• [Directions]
Some of the lines below need repeating. Reproduce exactly those between the lines holding "object boxes (frame 1" and "order: Proboscidea", inclusive.

(Stored data)

--- START ---

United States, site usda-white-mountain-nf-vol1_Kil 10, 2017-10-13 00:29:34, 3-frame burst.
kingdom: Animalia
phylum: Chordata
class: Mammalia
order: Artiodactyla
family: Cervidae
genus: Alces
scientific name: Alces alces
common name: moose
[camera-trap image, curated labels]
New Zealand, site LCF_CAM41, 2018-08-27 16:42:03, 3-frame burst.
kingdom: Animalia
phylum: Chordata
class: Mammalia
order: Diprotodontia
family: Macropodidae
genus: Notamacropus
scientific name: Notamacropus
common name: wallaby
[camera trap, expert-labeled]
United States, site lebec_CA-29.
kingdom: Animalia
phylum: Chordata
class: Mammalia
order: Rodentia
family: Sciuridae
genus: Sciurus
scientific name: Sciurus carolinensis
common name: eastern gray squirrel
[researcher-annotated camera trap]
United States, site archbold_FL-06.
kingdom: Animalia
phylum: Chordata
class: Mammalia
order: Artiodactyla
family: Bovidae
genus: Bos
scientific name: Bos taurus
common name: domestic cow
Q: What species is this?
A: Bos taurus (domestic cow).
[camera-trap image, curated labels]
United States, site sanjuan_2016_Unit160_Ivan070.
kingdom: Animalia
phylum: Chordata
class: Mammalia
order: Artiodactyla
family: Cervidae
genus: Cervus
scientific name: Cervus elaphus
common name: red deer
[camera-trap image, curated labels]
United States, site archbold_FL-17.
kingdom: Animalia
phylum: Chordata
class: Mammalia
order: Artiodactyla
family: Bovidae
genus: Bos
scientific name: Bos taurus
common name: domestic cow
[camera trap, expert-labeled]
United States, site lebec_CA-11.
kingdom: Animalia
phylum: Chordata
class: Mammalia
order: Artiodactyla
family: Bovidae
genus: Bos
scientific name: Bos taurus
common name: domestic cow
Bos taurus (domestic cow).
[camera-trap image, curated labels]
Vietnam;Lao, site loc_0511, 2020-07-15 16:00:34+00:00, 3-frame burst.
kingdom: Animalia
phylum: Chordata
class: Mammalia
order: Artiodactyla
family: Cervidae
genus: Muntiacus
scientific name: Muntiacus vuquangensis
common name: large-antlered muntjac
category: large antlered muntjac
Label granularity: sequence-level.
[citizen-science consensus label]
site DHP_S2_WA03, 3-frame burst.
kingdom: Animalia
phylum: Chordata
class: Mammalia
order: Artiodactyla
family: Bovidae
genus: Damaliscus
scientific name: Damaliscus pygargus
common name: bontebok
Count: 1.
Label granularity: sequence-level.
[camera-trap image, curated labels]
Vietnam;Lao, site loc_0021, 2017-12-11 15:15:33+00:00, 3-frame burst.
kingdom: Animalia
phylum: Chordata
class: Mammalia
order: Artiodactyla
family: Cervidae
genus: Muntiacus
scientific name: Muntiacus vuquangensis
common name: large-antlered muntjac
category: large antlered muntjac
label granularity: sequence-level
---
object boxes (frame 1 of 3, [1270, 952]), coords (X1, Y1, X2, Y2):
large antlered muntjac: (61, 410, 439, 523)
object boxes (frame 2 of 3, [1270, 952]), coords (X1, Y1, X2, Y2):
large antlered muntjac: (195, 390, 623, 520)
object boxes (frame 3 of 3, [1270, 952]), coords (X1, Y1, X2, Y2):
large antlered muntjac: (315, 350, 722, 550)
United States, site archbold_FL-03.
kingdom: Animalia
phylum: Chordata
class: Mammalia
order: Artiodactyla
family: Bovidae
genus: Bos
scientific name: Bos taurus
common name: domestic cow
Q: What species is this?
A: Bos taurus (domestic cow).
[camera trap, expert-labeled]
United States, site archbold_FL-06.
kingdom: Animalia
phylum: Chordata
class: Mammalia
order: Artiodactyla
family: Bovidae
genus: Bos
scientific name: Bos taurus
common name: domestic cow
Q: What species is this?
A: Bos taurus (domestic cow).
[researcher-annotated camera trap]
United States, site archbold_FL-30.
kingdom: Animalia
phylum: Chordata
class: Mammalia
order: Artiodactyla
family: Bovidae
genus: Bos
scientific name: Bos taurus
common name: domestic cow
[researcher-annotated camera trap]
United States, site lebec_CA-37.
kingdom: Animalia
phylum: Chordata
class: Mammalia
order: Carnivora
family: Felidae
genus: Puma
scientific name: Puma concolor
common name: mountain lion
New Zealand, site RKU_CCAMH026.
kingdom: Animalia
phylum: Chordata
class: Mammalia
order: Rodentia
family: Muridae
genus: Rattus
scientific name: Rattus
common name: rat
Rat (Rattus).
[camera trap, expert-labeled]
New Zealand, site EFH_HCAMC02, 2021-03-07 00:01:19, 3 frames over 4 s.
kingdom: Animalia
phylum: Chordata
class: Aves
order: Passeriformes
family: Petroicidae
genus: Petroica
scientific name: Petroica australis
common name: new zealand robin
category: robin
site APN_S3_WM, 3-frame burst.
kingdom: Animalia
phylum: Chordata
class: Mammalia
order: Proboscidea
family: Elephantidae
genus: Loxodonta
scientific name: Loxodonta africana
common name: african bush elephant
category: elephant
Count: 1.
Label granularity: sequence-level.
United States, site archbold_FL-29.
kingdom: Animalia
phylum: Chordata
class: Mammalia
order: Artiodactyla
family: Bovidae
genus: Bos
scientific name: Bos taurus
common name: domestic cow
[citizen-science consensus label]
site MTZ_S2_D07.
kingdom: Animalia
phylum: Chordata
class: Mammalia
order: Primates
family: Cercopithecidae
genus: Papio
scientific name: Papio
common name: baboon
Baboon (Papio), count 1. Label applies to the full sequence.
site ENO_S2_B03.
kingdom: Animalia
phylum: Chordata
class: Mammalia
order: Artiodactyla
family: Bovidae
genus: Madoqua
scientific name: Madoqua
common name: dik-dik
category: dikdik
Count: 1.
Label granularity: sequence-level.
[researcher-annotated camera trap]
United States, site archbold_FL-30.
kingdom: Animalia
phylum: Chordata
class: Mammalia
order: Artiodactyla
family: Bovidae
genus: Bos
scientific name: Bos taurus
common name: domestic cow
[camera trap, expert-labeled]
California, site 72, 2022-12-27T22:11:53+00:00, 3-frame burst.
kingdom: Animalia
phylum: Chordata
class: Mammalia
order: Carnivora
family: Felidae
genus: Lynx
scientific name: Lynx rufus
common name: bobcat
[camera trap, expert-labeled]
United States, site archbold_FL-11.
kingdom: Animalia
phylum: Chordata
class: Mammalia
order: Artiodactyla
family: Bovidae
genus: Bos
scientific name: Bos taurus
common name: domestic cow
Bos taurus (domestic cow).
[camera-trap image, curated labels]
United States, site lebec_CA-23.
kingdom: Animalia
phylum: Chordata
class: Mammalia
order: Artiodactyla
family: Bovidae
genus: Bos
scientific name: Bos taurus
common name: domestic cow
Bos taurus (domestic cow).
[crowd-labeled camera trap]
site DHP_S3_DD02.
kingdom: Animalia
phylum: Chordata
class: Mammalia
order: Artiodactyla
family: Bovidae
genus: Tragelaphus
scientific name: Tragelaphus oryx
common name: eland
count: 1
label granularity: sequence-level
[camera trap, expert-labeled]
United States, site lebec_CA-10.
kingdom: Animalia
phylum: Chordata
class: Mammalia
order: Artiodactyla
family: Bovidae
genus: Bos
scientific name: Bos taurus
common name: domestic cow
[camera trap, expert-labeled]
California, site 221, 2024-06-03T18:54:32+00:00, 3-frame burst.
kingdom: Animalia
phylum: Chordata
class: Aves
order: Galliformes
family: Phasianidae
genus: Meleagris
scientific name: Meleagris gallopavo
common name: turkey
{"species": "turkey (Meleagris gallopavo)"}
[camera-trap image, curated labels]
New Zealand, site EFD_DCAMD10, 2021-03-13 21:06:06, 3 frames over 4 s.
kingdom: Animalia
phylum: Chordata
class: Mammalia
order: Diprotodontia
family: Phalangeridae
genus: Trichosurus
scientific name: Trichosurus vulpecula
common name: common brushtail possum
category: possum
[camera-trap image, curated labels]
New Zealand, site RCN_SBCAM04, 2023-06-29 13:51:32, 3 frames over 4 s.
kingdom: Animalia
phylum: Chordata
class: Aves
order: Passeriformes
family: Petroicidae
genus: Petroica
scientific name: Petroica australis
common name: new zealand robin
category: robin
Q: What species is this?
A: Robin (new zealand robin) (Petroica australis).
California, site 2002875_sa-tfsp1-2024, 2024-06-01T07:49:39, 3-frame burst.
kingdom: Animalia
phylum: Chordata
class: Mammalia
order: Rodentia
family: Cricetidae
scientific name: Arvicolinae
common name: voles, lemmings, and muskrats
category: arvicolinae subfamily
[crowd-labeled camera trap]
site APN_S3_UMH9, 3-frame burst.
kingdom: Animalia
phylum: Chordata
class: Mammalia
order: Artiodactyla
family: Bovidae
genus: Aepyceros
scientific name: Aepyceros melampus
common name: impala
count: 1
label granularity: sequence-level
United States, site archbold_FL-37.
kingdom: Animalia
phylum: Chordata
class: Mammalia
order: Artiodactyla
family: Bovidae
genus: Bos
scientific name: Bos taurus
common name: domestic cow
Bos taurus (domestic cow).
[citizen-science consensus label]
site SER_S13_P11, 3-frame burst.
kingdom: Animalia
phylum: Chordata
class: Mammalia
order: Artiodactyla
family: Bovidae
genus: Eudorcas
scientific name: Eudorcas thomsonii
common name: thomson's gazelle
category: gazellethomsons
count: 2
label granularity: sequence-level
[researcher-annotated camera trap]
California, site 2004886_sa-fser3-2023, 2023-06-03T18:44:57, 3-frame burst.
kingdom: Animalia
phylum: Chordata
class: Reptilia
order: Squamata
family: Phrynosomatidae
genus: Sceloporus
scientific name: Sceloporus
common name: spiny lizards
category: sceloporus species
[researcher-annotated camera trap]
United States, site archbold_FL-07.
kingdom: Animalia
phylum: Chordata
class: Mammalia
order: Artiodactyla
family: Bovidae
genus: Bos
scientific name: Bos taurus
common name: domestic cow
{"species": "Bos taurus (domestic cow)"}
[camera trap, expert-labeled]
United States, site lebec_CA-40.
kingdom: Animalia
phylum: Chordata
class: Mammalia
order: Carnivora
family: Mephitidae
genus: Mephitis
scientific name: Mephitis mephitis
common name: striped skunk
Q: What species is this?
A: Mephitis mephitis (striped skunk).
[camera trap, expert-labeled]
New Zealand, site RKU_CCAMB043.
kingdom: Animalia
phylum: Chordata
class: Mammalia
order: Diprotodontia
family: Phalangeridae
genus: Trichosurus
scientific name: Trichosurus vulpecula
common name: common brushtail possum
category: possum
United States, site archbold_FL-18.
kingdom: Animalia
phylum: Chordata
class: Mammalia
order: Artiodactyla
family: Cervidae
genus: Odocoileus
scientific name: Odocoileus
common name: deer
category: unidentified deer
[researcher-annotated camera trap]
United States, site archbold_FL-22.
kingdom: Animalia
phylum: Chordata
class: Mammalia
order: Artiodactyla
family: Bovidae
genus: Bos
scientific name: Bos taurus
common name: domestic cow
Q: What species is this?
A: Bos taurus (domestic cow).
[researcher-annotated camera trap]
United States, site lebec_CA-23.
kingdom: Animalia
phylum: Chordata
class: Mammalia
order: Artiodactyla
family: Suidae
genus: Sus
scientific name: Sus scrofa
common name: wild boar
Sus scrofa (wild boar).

--- END ---

• [Solution to the problem]
object boxes (frame 1 of 3, [1270, 952]), coords (X1, Y1, X2, Y2):
large antlered muntjac: (61, 410, 439, 523)
object boxes (frame 2 of 3, [1270, 952]), coords (X1, Y1, X2, Y2):
large antlered muntjac: (195, 390, 623, 520)
object boxes (frame 3 of 3, [1270, 952]), coords (X1, Y1, X2, Y2):
large antlered muntjac: (315, 350, 722, 550)
United States, site archbold_FL-03.
kingdom: Animalia
phylum: Chordata
class: Mammalia
order: Artiodactyla
family: Bovidae
genus: Bos
scientific name: Bos taurus
common name: domestic cow
Q: What species is this?
A: Bos taurus (domestic cow).
[camera trap, expert-labeled]
United States, site archbold_FL-06.
kingdom: Animalia
phylum: Chordata
class: Mammalia
order: Artiodactyla
family: Bovidae
genus: Bos
scientific name: Bos taurus
common name: domestic cow
Q: What species is this?
A: Bos taurus (domestic cow).
[researcher-annotated camera trap]
United States, site archbold_FL-30.
kingdom: Animalia
phylum: Chordata
class: Mammalia
order: Artiodactyla
family: Bovidae
genus: Bos
scientific name: Bos taurus
common name: domestic cow
[researcher-annotated camera trap]
United States, site lebec_CA-37.
kingdom: Animalia
phylum: Chordata
class: Mammalia
order: Carnivora
family: Felidae
genus: Puma
scientific name: Puma concolor
common name: mountain lion
New Zealand, site RKU_CCAMH026.
kingdom: Animalia
phylum: Chordata
class: Mammalia
order: Rodentia
family: Muridae
genus: Rattus
scientific name: Rattus
common name: rat
Rat (Rattus).
[camera trap, expert-labeled]
New Zealand, site EFH_HCAMC02, 2021-03-07 00:01:19, 3 frames over 4 s.
kingdom: Animalia
phylum: Chordata
class: Aves
order: Passeriformes
family: Petroicidae
genus: Petroica
scientific name: Petroica australis
common name: new zealand robin
category: robin
site APN_S3_WM, 3-frame burst.
kingdom: Animalia
phylum: Chordata
class: Mammalia
order: Proboscidea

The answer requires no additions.